C: H M Cotterill

A year ago this week, the Intergovernmental Panel on Climate Change (IPCC) released what it called a landmark report on climate change. Perhaps that could be described as an understatement.

Although the world’s scientists have been increasingly issuing ever more urgent reports outlining the need for climate action, this report went further. It outlined how the world was on course to reach 3 degrees Celsius by 2100, unless urgent action was undertaken. It set out for the first time what was needed to keep global warming to 1.5 degrees warming.  We had to alter course quickly.

The headlines were stark: “We have 12 years to limit climate change catastrophe, warns UN”, reported the Guardian. The Washington Post added: “The world has barely a decade to avoid disaster.
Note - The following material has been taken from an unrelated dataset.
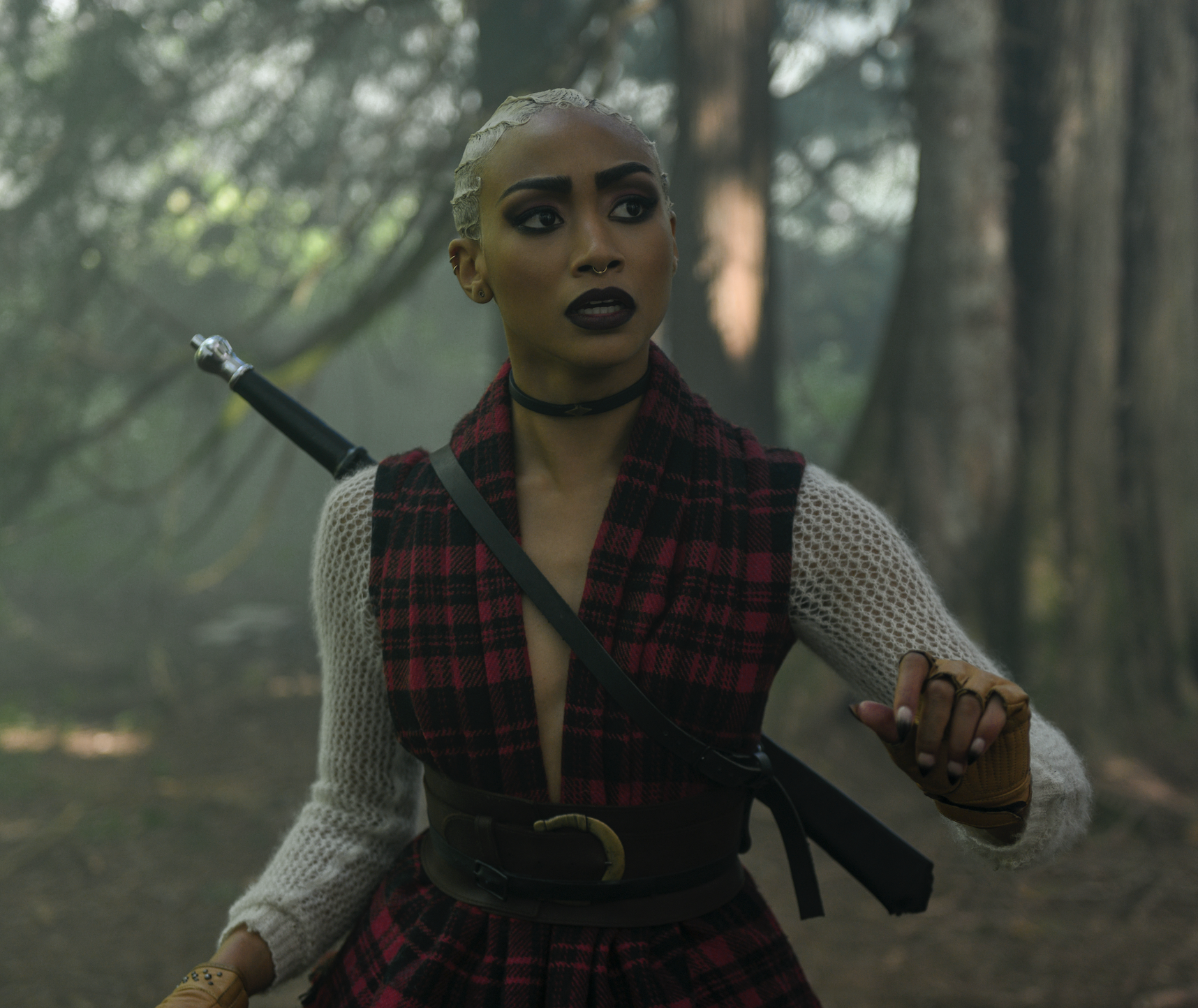 Prudence wearing a deep-neck plaid top with a thick belt around her waist and a leather choker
We need to combat climate change — now.”

Debra Roberts, a co-chair of the IPCC’s Working group on Impacts, said the report was a “line in the sand and what it says to our species is that this is the moment and we must act now.”

She added that “This is the largest clarion bell from the science community and I hope it mobilises people and dents the mood of complacency.”
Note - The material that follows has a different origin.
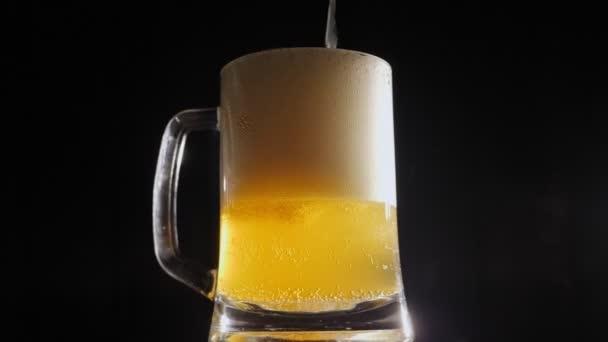 Egy sörkorsóba öntött sör közelről, ami lassan fekete hátteret ad..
There are reasons to be hopeful over the last year: Awareness of climate change has swept the globe, with Greta Thunberg and other young climate activists inspiring millions onto the streets with School Strikes.

As I write, Extinction Rebellion is currently coordinating actions in dozens of cities across the globe with inspiration stories of courage and determined action, drenched in humour and humanity, to highlight our current climate emergency.

Millions of people who have never protested before have become hardened climate activists, alarmed by the science, but their changing world, concerned for their children and grand-children. There have been over one thousand arrests in London, alone.

In many ways, it has been a year like no other. And it could get even better. Tomorrow Greta is a leading nominee for the Nobel Peace Prize. If she receives the award, she will be youngest ever winner.

As the meteorologist and climate reporter Eric Holthous writes in an article today: “Greta has galvanised the world’s attention on the most important problem in human history in a way that no one has ever done before. For this, she has become both a hero and a villain, depending on your willingness to accept the blunt truths she tells.”

He added: “When the climate strike began a year ago, no one, not least Greta and her father, could have predicted where the world would be right now, with climate change activism finally influencing national elections. Of course, it’s still not even close to enough.”

And that is the problem. We have lost another year, without meaningful action. We have had a year of further climate atrocities by the Trump Administration, of climate arson in the Amazon, and of rapid warming across many parts of the world, not least the Arctic.

Despite the protests, it remains business as usual for Big Oil.

This week, the Guardian newspaper has been running a critical series looking at how Big Oil has known for decades that climate change was a problem but has carried on drilling, despite decades of warnings and thousands of peer reviewed articles outlining our growing climate emergency.

The industry is still in denial. As the paper outlines: “The world’s 50 biggest oil companies are poised to flood markets with an additional 7 million barrels per day over the next decade, despite warnings from scientists that this will push global heating towards catastrophic levels.”

Using data from Rystad Energy, the Guardian predicts that Shell and ExxonMobil will be among the worst climate criminals.

My Colleague Lorne Stockman, a senior research analyst at Oil Change International, told the paper: “Rather than planning an orderly decline in production, they are doubling down and acting like there is no climate crisis. This presents us with a simple choice: shut them down or face extreme climate disruption.”

As they drill, they try to tell us that they are green. A joint analysis by the Guardian and InfluenceMap has found that oil companies and their trade groups have spent $17 million directly on political social media advertisements since May 2018 fighting regulations that would help solve our climate crisis. Exxon spent nearly $10 million.

We may all think we are living in a climate emergency, but the industry is still drilling. Lorne is right, we either face extreme climate disruption or we shut the oil industry down.

Because every day the science, evidence and warnings get worse. The IMF recently warned that “the risk of catastrophic and irreversible disaster is rising, implying potentially infinite costs of unmitigated climate change, including, in the extreme, human extinction.”

For years, scientists have been terrified that more warming would release the potent greenhouse gas, methane, trapped frozen in the tundra and Artic. This is turn would drive more warming in a positive feedback loop. This is now happening.

Scientists in Siberia have discovered an area of sea that is “boiling” with methane, with bubbles that can be scooped from the water with buckets. The scientists were led by Igor Semiletov, from Tomsk Polytechnic University in Russia. He told Moscow Times that “This is the most powerful gas fountain I’ve ever seen … No one has ever recorded anything like this before.”

The science is now screaming we are in trouble. Fifty years of deceit and deception and derailing regulations and drilling by the oil industry is enough. We have to fight for our future. Fight for our children. And grandchildren. And that means shutting Big Oil down.